Menurutnya, aksi nasionalisasi industri AMDK akan memberikan citra buruk bagi pemerintah di mata internasional. Selain itu, pelolosan beleid ini akan membuat investasi hengkang. Pasalnya, pilihan industri AMDK pascapenerbitan aturan tersebut hanya dua, mati atau dinasionalisasi.

Aspadin pun telah menyiapkan gugatan ke Mahkamah Konstitusi (MK) sebagai cara terakhir jika RUU SDA diundangkan. Pada tahap awal, asosiasi akan mengomunikasikan peraturan ke publik, dan melepas sebagian besar
tenaga kerja.

Saat ini, industri AMDK menyerap sekitar 40.000 orang tenaga kerja dengan pertumbuhan produksi 10% per tahun. Tahun ini, volume produksi diproyeksi tumbuh 8%-10% menjadi 33 miliar liter.

Utilisasi pabrik AMDK saat ini di kisaran 80%-100%. Nilai jual produk AMDK yang masih rendah membuat mesin harus terus bekerja untuk memenuhi skala keekonomiannya.

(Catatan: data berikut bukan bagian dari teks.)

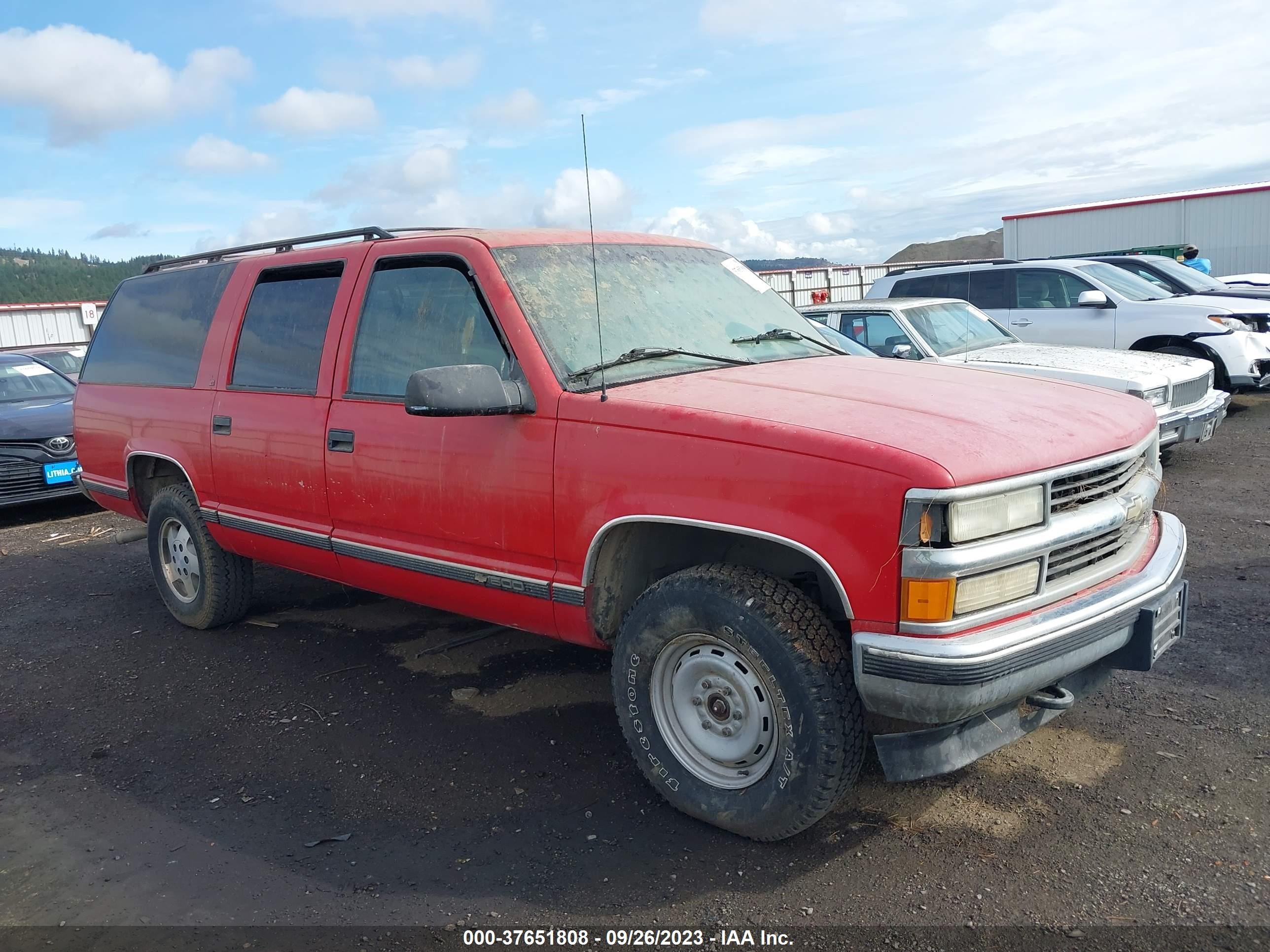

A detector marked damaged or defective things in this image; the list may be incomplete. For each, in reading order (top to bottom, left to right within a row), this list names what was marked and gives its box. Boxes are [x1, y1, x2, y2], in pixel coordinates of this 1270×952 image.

damaged white car [803, 299, 1229, 457]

Asosiasi Pengusaha Indonesia (Apindo) mengusulkan setidaknya ada tujuh pasal pada RUU SDA yang harus diubah, yakni pasal 1, pasal 46 huruf e dan f, pasal 32, pasal 47 b dan f, pasal 70, pasal 51, dan pasal 63.

Ketua Umum Apindo Hariyadi Sukamdani mengatakan, pemerintah perlu memberikan masukan kepada para legislator, dan harus memberikan pemahaman bahwa tidak ada negara yang menetapkan aturan penyisihan laba 10% untuk konservasi air.

Menurutnya, pemerintah harus bergerak sebelum RUU tersebut diundangkan. Alasannya, asosiasi tidak yakin gugatan ke MK berbuah positif lantaran timbulnya masalah ini berawal dari keputusan MK yang kurang komprehensif.

“Itu menjadi suatu hal yang kami khawatirkan. Kalau tadi yang diusulkan [perubahan pasal] diabaikan, concern kami semua itu akan memiliki dampak kepastian berinvestasi.”

Selain itu, draf RUU tersebut tidak sejalan dengan visi Presiden untuk memangkas aturan penghambat investasi. Sebab, rancangan aturan baru itu menakutkan investor.

Anggota Panitia Kerja DPR untuk RUU SDA Bambang Haryo mengatakan bahwa panitia kerja (panja) masih perlu melakukan pembahasan lebih lanjut, karena belum ada mufakat terkait dengan pemanfaatan SDA untuk industri. Suara panja masih terbelah.